▸ **Extract**

══════

Remember to split test this! Once I was popping under some Zip submits and it completely fucked up conversions since Zip submit advertisers like to bring their windows into focus- not to mention a ton of other sketchy shit that ensures the user is focused on their offer.

7. jQuery - Fake Chat Box Thingie

Just to wrap this shit up already, here's some jQuery that mimics a chat box. View the Demo here. The source code should be pretty self-explanatory. You could copy it directly and just change the variables to change the text. Most of the work will be modifying the CSS to make it look the way you want.

This demo uses the "focusin" trick so it will only play once the window comes into focus. You may have to switch to another window then go back in order for it start playing.

Use at your own risk! One can do a lot of damage with such a trick. Check with your affiliate networks for compliance. If the Feds come lookin' for you, don't say I didn't warn you!

  • Good tips. One of the things I’ve seen that I haven’t actually tried yet is to have a CSS light box block the content and be like ‘Blah blah bla click ok to continue’. Maybe it is just because I have gamevance installed and am looking at pops but when I am normally browsing and see one of these I HAVE to click ok to the box first even though I could simply close out the window. Mind you this isn’t a javascript blocking box or anything, just a basic internal display.

  • Kenna

    WTF is this shit? I come to ppc.bz for the weed porn and dominos pizza trackers, not for nerdy JavaScript tips.

  • I am not a coder or anything but I’m going to use these on my PPV campaigns for sure. Thanks

  • Barman tha shit. Mad props for slik trix.

  • groomez

    lol @ tip number 4 good stuff! solid post, it was worth the wait

    Maybe john chow will be good in my dating campaigns

  • Aaron

    Nice stuff. Regarding section 1, if you haven’t used the firebug firefox extension you’re missing out. Best.

  • very nice tips… i used javascript a little to create some popups, but they were part of a booking system, so they weren’t annoying popups :)

══════

▸ **Work to complete**
**1)** Sum up the post excerpt above in two sentences.
**2)** Write out the passage of the post excerpt that begins at the words "Maybe john chow" and stops after "missing out. Best.", updating "section 1" to "section 2".

══════

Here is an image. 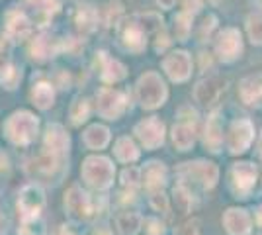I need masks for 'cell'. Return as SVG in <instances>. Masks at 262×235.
Returning <instances> with one entry per match:
<instances>
[{"mask_svg": "<svg viewBox=\"0 0 262 235\" xmlns=\"http://www.w3.org/2000/svg\"><path fill=\"white\" fill-rule=\"evenodd\" d=\"M157 4H159L161 8H164V10H170L176 4V0H157Z\"/></svg>", "mask_w": 262, "mask_h": 235, "instance_id": "obj_45", "label": "cell"}, {"mask_svg": "<svg viewBox=\"0 0 262 235\" xmlns=\"http://www.w3.org/2000/svg\"><path fill=\"white\" fill-rule=\"evenodd\" d=\"M80 175H82V180L86 182L88 186H92L96 190H106L114 182L116 167H114V163L110 161L108 157L92 155L84 159Z\"/></svg>", "mask_w": 262, "mask_h": 235, "instance_id": "obj_2", "label": "cell"}, {"mask_svg": "<svg viewBox=\"0 0 262 235\" xmlns=\"http://www.w3.org/2000/svg\"><path fill=\"white\" fill-rule=\"evenodd\" d=\"M254 139V123L249 118H237L231 122L227 135H225V147L231 155H243L247 153Z\"/></svg>", "mask_w": 262, "mask_h": 235, "instance_id": "obj_6", "label": "cell"}, {"mask_svg": "<svg viewBox=\"0 0 262 235\" xmlns=\"http://www.w3.org/2000/svg\"><path fill=\"white\" fill-rule=\"evenodd\" d=\"M215 53L219 61L233 63L243 53V35L237 28H223L215 39Z\"/></svg>", "mask_w": 262, "mask_h": 235, "instance_id": "obj_9", "label": "cell"}, {"mask_svg": "<svg viewBox=\"0 0 262 235\" xmlns=\"http://www.w3.org/2000/svg\"><path fill=\"white\" fill-rule=\"evenodd\" d=\"M75 24H77L80 34H92L96 30V26H98V10L94 6H90V4L80 6L77 14H75Z\"/></svg>", "mask_w": 262, "mask_h": 235, "instance_id": "obj_25", "label": "cell"}, {"mask_svg": "<svg viewBox=\"0 0 262 235\" xmlns=\"http://www.w3.org/2000/svg\"><path fill=\"white\" fill-rule=\"evenodd\" d=\"M26 6H32L33 12V20L39 24V26H45L47 20L59 12V0H26Z\"/></svg>", "mask_w": 262, "mask_h": 235, "instance_id": "obj_24", "label": "cell"}, {"mask_svg": "<svg viewBox=\"0 0 262 235\" xmlns=\"http://www.w3.org/2000/svg\"><path fill=\"white\" fill-rule=\"evenodd\" d=\"M45 145L55 155H65L71 147V137L65 132L63 125L59 123H49L45 132Z\"/></svg>", "mask_w": 262, "mask_h": 235, "instance_id": "obj_19", "label": "cell"}, {"mask_svg": "<svg viewBox=\"0 0 262 235\" xmlns=\"http://www.w3.org/2000/svg\"><path fill=\"white\" fill-rule=\"evenodd\" d=\"M121 12H123V8H121V2H118V0H112V2H108V6H106V26H116V24L120 22V16Z\"/></svg>", "mask_w": 262, "mask_h": 235, "instance_id": "obj_39", "label": "cell"}, {"mask_svg": "<svg viewBox=\"0 0 262 235\" xmlns=\"http://www.w3.org/2000/svg\"><path fill=\"white\" fill-rule=\"evenodd\" d=\"M59 163H61V155H55L47 149L43 153H39L28 165V173L33 175V177H51L59 168Z\"/></svg>", "mask_w": 262, "mask_h": 235, "instance_id": "obj_20", "label": "cell"}, {"mask_svg": "<svg viewBox=\"0 0 262 235\" xmlns=\"http://www.w3.org/2000/svg\"><path fill=\"white\" fill-rule=\"evenodd\" d=\"M88 114H90V104L86 98H82V96L75 98V102L71 104V110H69L71 122L75 125H82L88 120Z\"/></svg>", "mask_w": 262, "mask_h": 235, "instance_id": "obj_34", "label": "cell"}, {"mask_svg": "<svg viewBox=\"0 0 262 235\" xmlns=\"http://www.w3.org/2000/svg\"><path fill=\"white\" fill-rule=\"evenodd\" d=\"M2 173H4V175L8 173V159L0 153V175H2Z\"/></svg>", "mask_w": 262, "mask_h": 235, "instance_id": "obj_46", "label": "cell"}, {"mask_svg": "<svg viewBox=\"0 0 262 235\" xmlns=\"http://www.w3.org/2000/svg\"><path fill=\"white\" fill-rule=\"evenodd\" d=\"M239 96L247 106H258L262 102V75H251L239 84Z\"/></svg>", "mask_w": 262, "mask_h": 235, "instance_id": "obj_21", "label": "cell"}, {"mask_svg": "<svg viewBox=\"0 0 262 235\" xmlns=\"http://www.w3.org/2000/svg\"><path fill=\"white\" fill-rule=\"evenodd\" d=\"M223 141H225V135H223L221 118H219V114H211L204 127V145L211 153H219L223 147Z\"/></svg>", "mask_w": 262, "mask_h": 235, "instance_id": "obj_18", "label": "cell"}, {"mask_svg": "<svg viewBox=\"0 0 262 235\" xmlns=\"http://www.w3.org/2000/svg\"><path fill=\"white\" fill-rule=\"evenodd\" d=\"M225 89V80L221 77H208L202 78L194 87V98L202 106H211L213 102H217L221 90Z\"/></svg>", "mask_w": 262, "mask_h": 235, "instance_id": "obj_15", "label": "cell"}, {"mask_svg": "<svg viewBox=\"0 0 262 235\" xmlns=\"http://www.w3.org/2000/svg\"><path fill=\"white\" fill-rule=\"evenodd\" d=\"M141 180L145 182V190L164 188L168 182V168L161 161H149L141 168Z\"/></svg>", "mask_w": 262, "mask_h": 235, "instance_id": "obj_17", "label": "cell"}, {"mask_svg": "<svg viewBox=\"0 0 262 235\" xmlns=\"http://www.w3.org/2000/svg\"><path fill=\"white\" fill-rule=\"evenodd\" d=\"M30 32H32V22L28 20L26 14L18 10L8 12V16H6V34H8L10 39H14V41L24 39V37L30 35Z\"/></svg>", "mask_w": 262, "mask_h": 235, "instance_id": "obj_22", "label": "cell"}, {"mask_svg": "<svg viewBox=\"0 0 262 235\" xmlns=\"http://www.w3.org/2000/svg\"><path fill=\"white\" fill-rule=\"evenodd\" d=\"M65 208L71 220H75V222H86L92 216V200L80 186H71L67 190Z\"/></svg>", "mask_w": 262, "mask_h": 235, "instance_id": "obj_12", "label": "cell"}, {"mask_svg": "<svg viewBox=\"0 0 262 235\" xmlns=\"http://www.w3.org/2000/svg\"><path fill=\"white\" fill-rule=\"evenodd\" d=\"M84 143L88 149H104L110 143V130L102 123H94L84 132Z\"/></svg>", "mask_w": 262, "mask_h": 235, "instance_id": "obj_26", "label": "cell"}, {"mask_svg": "<svg viewBox=\"0 0 262 235\" xmlns=\"http://www.w3.org/2000/svg\"><path fill=\"white\" fill-rule=\"evenodd\" d=\"M256 180H258V168L254 167L251 161L233 163L229 170V186L235 198H243V200L249 198L256 186Z\"/></svg>", "mask_w": 262, "mask_h": 235, "instance_id": "obj_5", "label": "cell"}, {"mask_svg": "<svg viewBox=\"0 0 262 235\" xmlns=\"http://www.w3.org/2000/svg\"><path fill=\"white\" fill-rule=\"evenodd\" d=\"M174 235H202L200 233V222L192 220V222H186L176 229Z\"/></svg>", "mask_w": 262, "mask_h": 235, "instance_id": "obj_42", "label": "cell"}, {"mask_svg": "<svg viewBox=\"0 0 262 235\" xmlns=\"http://www.w3.org/2000/svg\"><path fill=\"white\" fill-rule=\"evenodd\" d=\"M256 235H262V233H256Z\"/></svg>", "mask_w": 262, "mask_h": 235, "instance_id": "obj_49", "label": "cell"}, {"mask_svg": "<svg viewBox=\"0 0 262 235\" xmlns=\"http://www.w3.org/2000/svg\"><path fill=\"white\" fill-rule=\"evenodd\" d=\"M147 227V233L149 235H163L164 233V225L161 220H157V218H147V220H143V224Z\"/></svg>", "mask_w": 262, "mask_h": 235, "instance_id": "obj_41", "label": "cell"}, {"mask_svg": "<svg viewBox=\"0 0 262 235\" xmlns=\"http://www.w3.org/2000/svg\"><path fill=\"white\" fill-rule=\"evenodd\" d=\"M178 122H186V123H192V125H196L198 123V112L196 110H192L190 106H184V108H180V112H178Z\"/></svg>", "mask_w": 262, "mask_h": 235, "instance_id": "obj_43", "label": "cell"}, {"mask_svg": "<svg viewBox=\"0 0 262 235\" xmlns=\"http://www.w3.org/2000/svg\"><path fill=\"white\" fill-rule=\"evenodd\" d=\"M178 175H182L186 179L196 180L198 184L206 190H211L217 186L219 180V167L213 161H206V159H196L190 163H182L176 168Z\"/></svg>", "mask_w": 262, "mask_h": 235, "instance_id": "obj_4", "label": "cell"}, {"mask_svg": "<svg viewBox=\"0 0 262 235\" xmlns=\"http://www.w3.org/2000/svg\"><path fill=\"white\" fill-rule=\"evenodd\" d=\"M172 200H174V206L176 210L180 213H188L192 212V206H194V196H192V192L190 188L186 186L184 182H180V184H176L174 188H172Z\"/></svg>", "mask_w": 262, "mask_h": 235, "instance_id": "obj_31", "label": "cell"}, {"mask_svg": "<svg viewBox=\"0 0 262 235\" xmlns=\"http://www.w3.org/2000/svg\"><path fill=\"white\" fill-rule=\"evenodd\" d=\"M170 137H172V143H174V147L178 151H182V153H184V151H190V149L194 147V143H196V137H198L196 125L186 123V122L174 123Z\"/></svg>", "mask_w": 262, "mask_h": 235, "instance_id": "obj_23", "label": "cell"}, {"mask_svg": "<svg viewBox=\"0 0 262 235\" xmlns=\"http://www.w3.org/2000/svg\"><path fill=\"white\" fill-rule=\"evenodd\" d=\"M223 227L229 235H251L252 218L245 208H227L223 212Z\"/></svg>", "mask_w": 262, "mask_h": 235, "instance_id": "obj_13", "label": "cell"}, {"mask_svg": "<svg viewBox=\"0 0 262 235\" xmlns=\"http://www.w3.org/2000/svg\"><path fill=\"white\" fill-rule=\"evenodd\" d=\"M118 35H120V44L123 45V49H127L131 53H141L147 47V35L143 34L141 28L133 20L121 24Z\"/></svg>", "mask_w": 262, "mask_h": 235, "instance_id": "obj_14", "label": "cell"}, {"mask_svg": "<svg viewBox=\"0 0 262 235\" xmlns=\"http://www.w3.org/2000/svg\"><path fill=\"white\" fill-rule=\"evenodd\" d=\"M247 34L252 45H262V16L251 14L247 18Z\"/></svg>", "mask_w": 262, "mask_h": 235, "instance_id": "obj_36", "label": "cell"}, {"mask_svg": "<svg viewBox=\"0 0 262 235\" xmlns=\"http://www.w3.org/2000/svg\"><path fill=\"white\" fill-rule=\"evenodd\" d=\"M96 110L106 120H118L127 110V98L121 90L102 89L96 94Z\"/></svg>", "mask_w": 262, "mask_h": 235, "instance_id": "obj_8", "label": "cell"}, {"mask_svg": "<svg viewBox=\"0 0 262 235\" xmlns=\"http://www.w3.org/2000/svg\"><path fill=\"white\" fill-rule=\"evenodd\" d=\"M61 235H73L71 233V225H63L61 227Z\"/></svg>", "mask_w": 262, "mask_h": 235, "instance_id": "obj_47", "label": "cell"}, {"mask_svg": "<svg viewBox=\"0 0 262 235\" xmlns=\"http://www.w3.org/2000/svg\"><path fill=\"white\" fill-rule=\"evenodd\" d=\"M57 49H59V45H57V41H55L53 37H49V35H39L32 44V55H33V59H37V61H45V59L53 57L55 53H57Z\"/></svg>", "mask_w": 262, "mask_h": 235, "instance_id": "obj_30", "label": "cell"}, {"mask_svg": "<svg viewBox=\"0 0 262 235\" xmlns=\"http://www.w3.org/2000/svg\"><path fill=\"white\" fill-rule=\"evenodd\" d=\"M135 94H137V102L141 104V108H145V110H157L168 98V89H166L163 77L159 73L147 71L137 80Z\"/></svg>", "mask_w": 262, "mask_h": 235, "instance_id": "obj_1", "label": "cell"}, {"mask_svg": "<svg viewBox=\"0 0 262 235\" xmlns=\"http://www.w3.org/2000/svg\"><path fill=\"white\" fill-rule=\"evenodd\" d=\"M45 206V194L37 184L24 186L18 196V210L22 213V220H35Z\"/></svg>", "mask_w": 262, "mask_h": 235, "instance_id": "obj_11", "label": "cell"}, {"mask_svg": "<svg viewBox=\"0 0 262 235\" xmlns=\"http://www.w3.org/2000/svg\"><path fill=\"white\" fill-rule=\"evenodd\" d=\"M30 96H32V102L39 110H47V108L53 106L55 92L49 82H37L32 89V92H30Z\"/></svg>", "mask_w": 262, "mask_h": 235, "instance_id": "obj_29", "label": "cell"}, {"mask_svg": "<svg viewBox=\"0 0 262 235\" xmlns=\"http://www.w3.org/2000/svg\"><path fill=\"white\" fill-rule=\"evenodd\" d=\"M0 82L10 90L16 89V84L20 82V71L12 65L6 55L0 59Z\"/></svg>", "mask_w": 262, "mask_h": 235, "instance_id": "obj_33", "label": "cell"}, {"mask_svg": "<svg viewBox=\"0 0 262 235\" xmlns=\"http://www.w3.org/2000/svg\"><path fill=\"white\" fill-rule=\"evenodd\" d=\"M143 218L135 212H121L116 218V227L120 235H137V231L141 229Z\"/></svg>", "mask_w": 262, "mask_h": 235, "instance_id": "obj_28", "label": "cell"}, {"mask_svg": "<svg viewBox=\"0 0 262 235\" xmlns=\"http://www.w3.org/2000/svg\"><path fill=\"white\" fill-rule=\"evenodd\" d=\"M163 71L174 82H186L192 75V57L184 49H176L163 59Z\"/></svg>", "mask_w": 262, "mask_h": 235, "instance_id": "obj_10", "label": "cell"}, {"mask_svg": "<svg viewBox=\"0 0 262 235\" xmlns=\"http://www.w3.org/2000/svg\"><path fill=\"white\" fill-rule=\"evenodd\" d=\"M96 67L100 71V78L108 84H114V82H120L127 77V69L125 65L118 61V59H112L108 57V53L100 51L98 57H96Z\"/></svg>", "mask_w": 262, "mask_h": 235, "instance_id": "obj_16", "label": "cell"}, {"mask_svg": "<svg viewBox=\"0 0 262 235\" xmlns=\"http://www.w3.org/2000/svg\"><path fill=\"white\" fill-rule=\"evenodd\" d=\"M147 194H149V204L153 206V210H157V212H163V213H168V210H170V200H168V196H166L164 188L147 190Z\"/></svg>", "mask_w": 262, "mask_h": 235, "instance_id": "obj_37", "label": "cell"}, {"mask_svg": "<svg viewBox=\"0 0 262 235\" xmlns=\"http://www.w3.org/2000/svg\"><path fill=\"white\" fill-rule=\"evenodd\" d=\"M114 153H116L118 161H121V163H135L139 159V155H141L139 147L135 145V141L131 137H120L116 141Z\"/></svg>", "mask_w": 262, "mask_h": 235, "instance_id": "obj_27", "label": "cell"}, {"mask_svg": "<svg viewBox=\"0 0 262 235\" xmlns=\"http://www.w3.org/2000/svg\"><path fill=\"white\" fill-rule=\"evenodd\" d=\"M39 122L32 112H14L4 123V134L16 145H28L37 135Z\"/></svg>", "mask_w": 262, "mask_h": 235, "instance_id": "obj_3", "label": "cell"}, {"mask_svg": "<svg viewBox=\"0 0 262 235\" xmlns=\"http://www.w3.org/2000/svg\"><path fill=\"white\" fill-rule=\"evenodd\" d=\"M133 22L141 28V32L145 35L157 34L161 28H163V18L157 14V12H145V14H137L133 18Z\"/></svg>", "mask_w": 262, "mask_h": 235, "instance_id": "obj_32", "label": "cell"}, {"mask_svg": "<svg viewBox=\"0 0 262 235\" xmlns=\"http://www.w3.org/2000/svg\"><path fill=\"white\" fill-rule=\"evenodd\" d=\"M139 182H141V168L127 167L121 173V184H123V186L135 188V186H139Z\"/></svg>", "mask_w": 262, "mask_h": 235, "instance_id": "obj_38", "label": "cell"}, {"mask_svg": "<svg viewBox=\"0 0 262 235\" xmlns=\"http://www.w3.org/2000/svg\"><path fill=\"white\" fill-rule=\"evenodd\" d=\"M202 8V0H186L184 2V12L186 14H196L198 10Z\"/></svg>", "mask_w": 262, "mask_h": 235, "instance_id": "obj_44", "label": "cell"}, {"mask_svg": "<svg viewBox=\"0 0 262 235\" xmlns=\"http://www.w3.org/2000/svg\"><path fill=\"white\" fill-rule=\"evenodd\" d=\"M133 134L139 139L145 149L153 151V149H159V147L164 143V137H166V127H164V122L157 116H149L141 122H137V125L133 127Z\"/></svg>", "mask_w": 262, "mask_h": 235, "instance_id": "obj_7", "label": "cell"}, {"mask_svg": "<svg viewBox=\"0 0 262 235\" xmlns=\"http://www.w3.org/2000/svg\"><path fill=\"white\" fill-rule=\"evenodd\" d=\"M96 235H110V231H108V229H98V231H96Z\"/></svg>", "mask_w": 262, "mask_h": 235, "instance_id": "obj_48", "label": "cell"}, {"mask_svg": "<svg viewBox=\"0 0 262 235\" xmlns=\"http://www.w3.org/2000/svg\"><path fill=\"white\" fill-rule=\"evenodd\" d=\"M43 225L35 220H24L22 227H20V235H43Z\"/></svg>", "mask_w": 262, "mask_h": 235, "instance_id": "obj_40", "label": "cell"}, {"mask_svg": "<svg viewBox=\"0 0 262 235\" xmlns=\"http://www.w3.org/2000/svg\"><path fill=\"white\" fill-rule=\"evenodd\" d=\"M192 14H186L184 10L178 12L174 18V35L176 39H180V41H186L188 39V35L192 32Z\"/></svg>", "mask_w": 262, "mask_h": 235, "instance_id": "obj_35", "label": "cell"}]
</instances>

══════

▸ **Exercise answers**
**1)** The excerpt urges split testing, recalling that popping under some Zip submits once wrecked conversions, and offers jQuery code that mimics a chat box and uses a "focusin" trick so it plays only once the window comes into focus. It warns readers to use the trick at their own risk and check with their affiliate networks for compliance, and commenters reply with praise, an idea about CSS light boxes that block content, and a recommendation of the firebug firefox extension.

**2)**
Maybe john chow will be good in my dating campaigns

  • Aaron

    Nice stuff. Regarding section 2, if you haven’t used the firebug firefox extension you’re missing out. Best.